Professor Graham Greenleaf, Professor of Law & Information Systems. Faculty of Law, UNSW Australia

Topic: 2nd & 3rd Generation Data Privacy Standards Implemented in Laws outside Europe

Abstract:  The implementation of ‘European’ data privacy principles in laws outside Europe continues to be substantial, but it needs to be defined and quantified in order for its full effect to be understood.  This paper will attempt to do so in relation to the ‘2nd generation’ standards, and will also make some suggestions concerning the potential (or ‘candidate’) 3rd generation standards based on the EU General Data Protection Directive (GDPR) and the ‘Modernised’ Convention 180.

The concept of ‘2nd generation’ data privacy principles/standards is that of the principles/standards that are found in the EU data protection Directive (1995) and CoE Convention 108 (plus Additional Protocol of 2001), but are not found in the ‘1st generation’ standards of the OECD Guidelines (1980) and original CoE Convention 108 (1981). To be manageable, only the ten most important differences between generations are considered In 2012 I assessed 33 of the 39 data privacy laws that then existed outside Europe (as at December 2011) to determine the extent to which they included the ten 2nd Generation’ ‘European standards’. That analysis showed that they had been substantially incorporated into these 33 non-European laws. On average they included 7 out of the 10 ‘European principles’.

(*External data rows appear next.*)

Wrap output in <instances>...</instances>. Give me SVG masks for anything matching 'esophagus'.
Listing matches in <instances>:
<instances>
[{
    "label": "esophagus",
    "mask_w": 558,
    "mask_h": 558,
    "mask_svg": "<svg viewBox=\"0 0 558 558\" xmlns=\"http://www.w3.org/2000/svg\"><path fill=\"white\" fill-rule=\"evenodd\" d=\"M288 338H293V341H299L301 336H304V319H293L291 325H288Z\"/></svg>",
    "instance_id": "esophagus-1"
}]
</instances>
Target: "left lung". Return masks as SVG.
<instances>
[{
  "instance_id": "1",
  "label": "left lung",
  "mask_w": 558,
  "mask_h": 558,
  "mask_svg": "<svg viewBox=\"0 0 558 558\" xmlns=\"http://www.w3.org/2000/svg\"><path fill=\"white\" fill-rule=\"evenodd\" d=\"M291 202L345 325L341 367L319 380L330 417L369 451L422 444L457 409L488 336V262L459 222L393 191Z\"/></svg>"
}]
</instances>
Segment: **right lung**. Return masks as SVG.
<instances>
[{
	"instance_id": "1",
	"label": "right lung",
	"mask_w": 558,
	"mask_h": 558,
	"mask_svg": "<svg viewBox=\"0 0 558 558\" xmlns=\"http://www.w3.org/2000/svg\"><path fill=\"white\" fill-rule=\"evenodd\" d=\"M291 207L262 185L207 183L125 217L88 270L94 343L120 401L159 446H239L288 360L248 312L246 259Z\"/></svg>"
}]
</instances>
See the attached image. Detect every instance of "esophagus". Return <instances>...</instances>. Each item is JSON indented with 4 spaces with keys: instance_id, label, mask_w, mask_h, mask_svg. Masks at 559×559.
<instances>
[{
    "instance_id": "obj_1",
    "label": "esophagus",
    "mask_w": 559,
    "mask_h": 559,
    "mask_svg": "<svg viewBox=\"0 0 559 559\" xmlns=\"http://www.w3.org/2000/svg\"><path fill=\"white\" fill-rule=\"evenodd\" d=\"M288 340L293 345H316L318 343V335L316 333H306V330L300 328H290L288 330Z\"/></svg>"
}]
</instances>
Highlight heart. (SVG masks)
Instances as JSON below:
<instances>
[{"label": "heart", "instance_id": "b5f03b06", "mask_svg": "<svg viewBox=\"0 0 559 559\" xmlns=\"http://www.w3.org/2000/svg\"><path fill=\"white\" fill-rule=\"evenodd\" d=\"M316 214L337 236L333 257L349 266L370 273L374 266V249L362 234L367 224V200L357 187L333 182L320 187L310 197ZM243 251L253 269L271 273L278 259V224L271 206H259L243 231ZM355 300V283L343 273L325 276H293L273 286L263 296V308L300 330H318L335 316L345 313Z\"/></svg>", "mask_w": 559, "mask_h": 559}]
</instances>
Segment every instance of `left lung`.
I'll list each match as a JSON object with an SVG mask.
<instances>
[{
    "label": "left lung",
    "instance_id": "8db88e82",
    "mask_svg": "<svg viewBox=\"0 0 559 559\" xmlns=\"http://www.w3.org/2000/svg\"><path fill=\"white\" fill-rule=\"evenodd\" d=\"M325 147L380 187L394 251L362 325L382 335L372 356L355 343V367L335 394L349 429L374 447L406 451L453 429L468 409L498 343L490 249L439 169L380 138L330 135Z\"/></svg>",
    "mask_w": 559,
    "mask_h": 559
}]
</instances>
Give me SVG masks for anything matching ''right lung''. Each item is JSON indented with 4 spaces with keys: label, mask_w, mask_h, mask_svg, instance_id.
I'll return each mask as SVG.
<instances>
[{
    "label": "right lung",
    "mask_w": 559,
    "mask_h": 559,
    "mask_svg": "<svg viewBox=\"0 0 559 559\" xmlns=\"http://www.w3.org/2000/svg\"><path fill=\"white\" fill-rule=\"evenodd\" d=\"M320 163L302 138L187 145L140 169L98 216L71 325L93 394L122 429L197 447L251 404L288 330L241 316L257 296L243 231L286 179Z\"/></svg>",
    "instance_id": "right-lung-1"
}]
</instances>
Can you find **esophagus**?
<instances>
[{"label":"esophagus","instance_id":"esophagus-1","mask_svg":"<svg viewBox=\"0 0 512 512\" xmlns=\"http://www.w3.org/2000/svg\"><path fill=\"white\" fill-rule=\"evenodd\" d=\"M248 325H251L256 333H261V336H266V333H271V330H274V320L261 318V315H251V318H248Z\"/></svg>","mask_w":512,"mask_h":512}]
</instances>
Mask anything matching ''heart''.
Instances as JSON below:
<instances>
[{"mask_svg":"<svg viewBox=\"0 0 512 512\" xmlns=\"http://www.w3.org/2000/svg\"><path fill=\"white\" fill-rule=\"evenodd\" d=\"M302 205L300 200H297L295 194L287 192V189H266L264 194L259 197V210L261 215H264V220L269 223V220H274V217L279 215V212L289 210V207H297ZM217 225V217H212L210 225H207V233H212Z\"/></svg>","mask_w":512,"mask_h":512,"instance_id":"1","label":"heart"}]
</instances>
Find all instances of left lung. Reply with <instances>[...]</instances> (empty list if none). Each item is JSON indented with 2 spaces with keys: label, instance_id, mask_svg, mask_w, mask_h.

This presentation reports on work-in-progress assessing their effect five years later in 2017. By February 2017 the number of non-European laws had increased to 66. Assessment of all 66 countries with data privacy laws, while having the virtue of thoroughness, also has the disadvantage that it treats all countries as of equal weight (as done in the 2012 study).  So the data privacy law in Burkina Faso is given the same significance as that in South Africa, and that of a small Caribbean island is given the same weight as that in Argentina. All 66 data privacy laws is also too large a number of laws to be a practical basis for an initial assessment – that task must come later.

For both reasons an objective selection of a particular sub-set of laws outside Europe is needed. An alternative pragmatic approach is to assess the laws of countries with the largest Gross Domestic Product (GDP) (nominal) as a measure of their economic significance. The 20 highest-ranked countries outside Europe that do have data privacy laws covering at least most of their private sectors occur in first 52 countries ranked by GDP. They include all 8 OECD members outside Europe (except the USA), and 17/20 are APEC economies. To what extent the effects of European data privacy principles outside Europe continue to be substantial is then considered.

The presentation concludes with some speculation about the present ‘watershed period’ in the strengthening of content of international agreements. Finalization of GDPR and CoE 108 Modernisation, signals the development of a new 3rd Generation of standards, and as many as eighteen new ‘candidates’ of European origin can be identified. Are the 2013 OECD revision and 2016 APEC revision also contributing to this ‘3rd Generation’? Are any of these new ‘candidate’ standards already being enacted outside Europe? Which are most likely to be adopted globally?